SOURCE EXCERPT
Now what does it mean? So I looked at that specific one. Now I'm ready to look at the approximate minimum degree and I'll contrast it with the perfect minimum degree. There are codes for that and those as become ms. But it turns out -- and I don't know exactly why it's the case -- that the approximate minimum degree usually, if anything, it's superior. So these are the ones to use. So what does minimum degree mean? Minimum degree means -- let's see -- if I took this problem -- I should draw the graph for this matrix. So what does the graph look like for this matrix? I've got six nodes -- let me put six nodes in -- let me put five and the node in the middle will be the one that they're all connected to. In this ordering, those would be one, two, three, four, five and six -- and all the connections go into six. So that's the graph for that matrix.
The graph for this one -- so you probably see it better than I do. What I had originally there -- I guess this is the graph with the numbering one, two, three, four, five, six -- what was there before the fill in happened -- the graph would look the same, but the nodes would have a different numbering, right? One, two, three, four, five, six -- so shall I just put the bad guy here? One, two, three, four, five, six and then what's the point? As soon as I use number three to eliminate four -- three was connected to five, so a new edge is going to appear there. Three was connected to six, three is connected to four. When I use it, a new four, six is going to appear. So those are a couple of the fill ins. Those are the two fill ins in row four. Then when I go onto row five -- I'll fill in there. So those are the three below the diagonal and above the diagonal, non 0s that come from the bad bordering, I think. I didn't prepare that, so I hope it's right. Yeah
So what's minimum degree? Minimum degree is simply sort of a greedy type algorithm. We have no way to look far, far ahead and see what non 0s are coming way, way down the line, so let's just take it where we are, We have to choose what should be the next pivot. Let's say we take that first pivot. Good.
So what are the degrees of these ? Let me redraw the graph before the fill in. One, two, three, four, five, six. So I've got six nodes. That has a degree 1. It's connected only to one other node. Actually, all these have degree one and this one has degree five. Five edges are going out. So the whole point of minimum degree is, don't pick that one. At each step, create the new graph. The graph expresses a fill in and we're not going to be able to avoid some fill in normally -- but at every point, take the graph as it is and choose as the next node to work on -- that means the next row to use an elimination, the next pivot to choose -- choose one that has smallest degree. Don't choose this one.

REQUIREMENT
Transcribe the lecture excerpt between "Now what does" and "for that matrix.", inclusive. These items have no connection to the lecture excerpt.

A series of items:
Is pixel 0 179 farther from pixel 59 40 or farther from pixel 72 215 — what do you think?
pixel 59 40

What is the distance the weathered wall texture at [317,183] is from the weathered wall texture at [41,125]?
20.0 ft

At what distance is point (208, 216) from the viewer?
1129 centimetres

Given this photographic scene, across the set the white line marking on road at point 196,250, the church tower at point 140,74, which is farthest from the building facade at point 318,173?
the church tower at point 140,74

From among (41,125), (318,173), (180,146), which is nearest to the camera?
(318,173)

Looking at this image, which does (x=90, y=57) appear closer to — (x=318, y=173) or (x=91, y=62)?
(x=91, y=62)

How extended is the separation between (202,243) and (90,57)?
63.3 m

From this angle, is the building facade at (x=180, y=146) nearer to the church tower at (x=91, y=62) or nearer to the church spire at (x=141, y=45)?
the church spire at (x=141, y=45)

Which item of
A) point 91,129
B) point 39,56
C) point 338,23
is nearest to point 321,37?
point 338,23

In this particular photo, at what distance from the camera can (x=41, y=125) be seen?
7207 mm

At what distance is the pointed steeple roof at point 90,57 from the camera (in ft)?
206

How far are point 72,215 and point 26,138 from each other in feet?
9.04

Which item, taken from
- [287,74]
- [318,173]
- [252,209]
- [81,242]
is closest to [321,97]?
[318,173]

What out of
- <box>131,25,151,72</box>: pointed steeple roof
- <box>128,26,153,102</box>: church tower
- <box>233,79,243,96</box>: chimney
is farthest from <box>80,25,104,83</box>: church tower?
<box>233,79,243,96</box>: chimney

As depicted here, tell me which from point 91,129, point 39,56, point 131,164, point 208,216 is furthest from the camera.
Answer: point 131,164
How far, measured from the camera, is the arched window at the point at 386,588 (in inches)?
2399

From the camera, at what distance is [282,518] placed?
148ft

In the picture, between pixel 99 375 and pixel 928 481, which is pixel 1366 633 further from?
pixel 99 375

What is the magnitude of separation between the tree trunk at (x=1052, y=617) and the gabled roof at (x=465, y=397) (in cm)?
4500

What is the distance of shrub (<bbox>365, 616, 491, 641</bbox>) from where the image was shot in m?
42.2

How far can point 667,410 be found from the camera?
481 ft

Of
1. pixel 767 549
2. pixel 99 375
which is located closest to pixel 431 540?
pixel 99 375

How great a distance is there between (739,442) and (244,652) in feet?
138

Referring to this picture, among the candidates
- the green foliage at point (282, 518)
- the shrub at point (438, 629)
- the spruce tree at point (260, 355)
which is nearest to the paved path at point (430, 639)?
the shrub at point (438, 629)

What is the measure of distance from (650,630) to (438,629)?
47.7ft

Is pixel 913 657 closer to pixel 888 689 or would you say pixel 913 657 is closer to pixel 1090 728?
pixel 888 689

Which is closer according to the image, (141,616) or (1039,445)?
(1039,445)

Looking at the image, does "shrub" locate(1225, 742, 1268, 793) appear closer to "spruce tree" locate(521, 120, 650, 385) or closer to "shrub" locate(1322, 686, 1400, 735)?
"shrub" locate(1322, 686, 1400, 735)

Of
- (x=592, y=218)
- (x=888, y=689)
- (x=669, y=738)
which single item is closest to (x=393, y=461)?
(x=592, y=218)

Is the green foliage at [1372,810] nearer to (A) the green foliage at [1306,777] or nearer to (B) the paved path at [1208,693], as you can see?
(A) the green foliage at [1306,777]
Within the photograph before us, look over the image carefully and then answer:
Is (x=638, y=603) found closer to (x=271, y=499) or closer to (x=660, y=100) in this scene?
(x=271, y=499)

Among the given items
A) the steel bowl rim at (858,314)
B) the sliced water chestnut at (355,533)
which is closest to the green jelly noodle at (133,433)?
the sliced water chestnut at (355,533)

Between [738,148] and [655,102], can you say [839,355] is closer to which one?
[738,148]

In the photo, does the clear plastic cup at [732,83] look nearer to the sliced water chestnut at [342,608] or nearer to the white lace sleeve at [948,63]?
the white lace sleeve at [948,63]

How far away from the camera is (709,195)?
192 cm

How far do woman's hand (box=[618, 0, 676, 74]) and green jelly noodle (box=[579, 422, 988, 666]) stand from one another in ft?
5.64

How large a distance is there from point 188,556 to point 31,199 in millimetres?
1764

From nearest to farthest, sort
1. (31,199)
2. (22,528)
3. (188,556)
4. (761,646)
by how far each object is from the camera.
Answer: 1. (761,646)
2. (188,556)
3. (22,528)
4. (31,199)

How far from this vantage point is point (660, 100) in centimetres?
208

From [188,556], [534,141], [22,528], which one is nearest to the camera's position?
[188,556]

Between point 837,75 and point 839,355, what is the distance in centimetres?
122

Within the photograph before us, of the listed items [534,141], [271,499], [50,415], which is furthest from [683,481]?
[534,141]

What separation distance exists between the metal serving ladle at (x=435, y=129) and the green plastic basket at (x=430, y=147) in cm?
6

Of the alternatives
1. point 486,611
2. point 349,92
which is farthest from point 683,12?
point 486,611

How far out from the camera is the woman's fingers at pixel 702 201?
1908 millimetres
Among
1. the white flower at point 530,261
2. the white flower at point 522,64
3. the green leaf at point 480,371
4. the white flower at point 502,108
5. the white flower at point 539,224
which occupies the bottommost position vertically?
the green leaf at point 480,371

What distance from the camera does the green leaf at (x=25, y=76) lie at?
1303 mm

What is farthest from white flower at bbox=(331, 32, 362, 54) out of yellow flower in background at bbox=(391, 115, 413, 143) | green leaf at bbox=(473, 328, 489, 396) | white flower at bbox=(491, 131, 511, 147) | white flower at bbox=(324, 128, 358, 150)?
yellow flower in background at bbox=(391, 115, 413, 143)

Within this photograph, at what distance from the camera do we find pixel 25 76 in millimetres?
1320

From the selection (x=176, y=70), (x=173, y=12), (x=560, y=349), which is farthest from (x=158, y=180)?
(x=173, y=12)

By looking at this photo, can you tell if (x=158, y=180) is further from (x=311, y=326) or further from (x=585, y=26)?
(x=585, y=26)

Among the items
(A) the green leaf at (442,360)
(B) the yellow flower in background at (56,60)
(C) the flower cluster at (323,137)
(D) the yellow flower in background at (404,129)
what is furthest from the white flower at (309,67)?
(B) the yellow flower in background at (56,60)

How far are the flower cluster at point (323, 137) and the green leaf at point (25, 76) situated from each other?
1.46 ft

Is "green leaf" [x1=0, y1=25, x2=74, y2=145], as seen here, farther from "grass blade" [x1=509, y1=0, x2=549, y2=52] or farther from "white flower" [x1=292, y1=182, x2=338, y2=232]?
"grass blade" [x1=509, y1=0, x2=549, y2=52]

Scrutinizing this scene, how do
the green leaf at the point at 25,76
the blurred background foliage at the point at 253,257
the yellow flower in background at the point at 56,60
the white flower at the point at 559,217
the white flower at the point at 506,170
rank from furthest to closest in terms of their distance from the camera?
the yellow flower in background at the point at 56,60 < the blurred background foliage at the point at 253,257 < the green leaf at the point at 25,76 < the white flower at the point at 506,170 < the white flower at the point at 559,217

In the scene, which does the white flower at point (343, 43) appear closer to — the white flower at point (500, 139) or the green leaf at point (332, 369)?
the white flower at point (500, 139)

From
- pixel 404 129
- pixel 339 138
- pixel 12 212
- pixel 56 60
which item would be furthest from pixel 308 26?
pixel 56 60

FINISHED ANSWER
Now what does it mean? So I looked at that specific one. Now I'm ready to look at the approximate minimum degree and I'll contrast it with the perfect minimum degree. There are codes for that and those as become ms. But it turns out -- and I don't know exactly why it's the case -- that the approximate minimum degree usually, if anything, it's superior. So these are the ones to use. So what does minimum degree mean? Minimum degree means -- let's see -- if I took this problem -- I should draw the graph for this matrix. So what does the graph look like for this matrix? I've got six nodes -- let me put six nodes in -- let me put five and the node in the middle will be the one that they're all connected to. In this ordering, those would be one, two, three, four, five and six -- and all the connections go into six. So that's the graph for that matrix.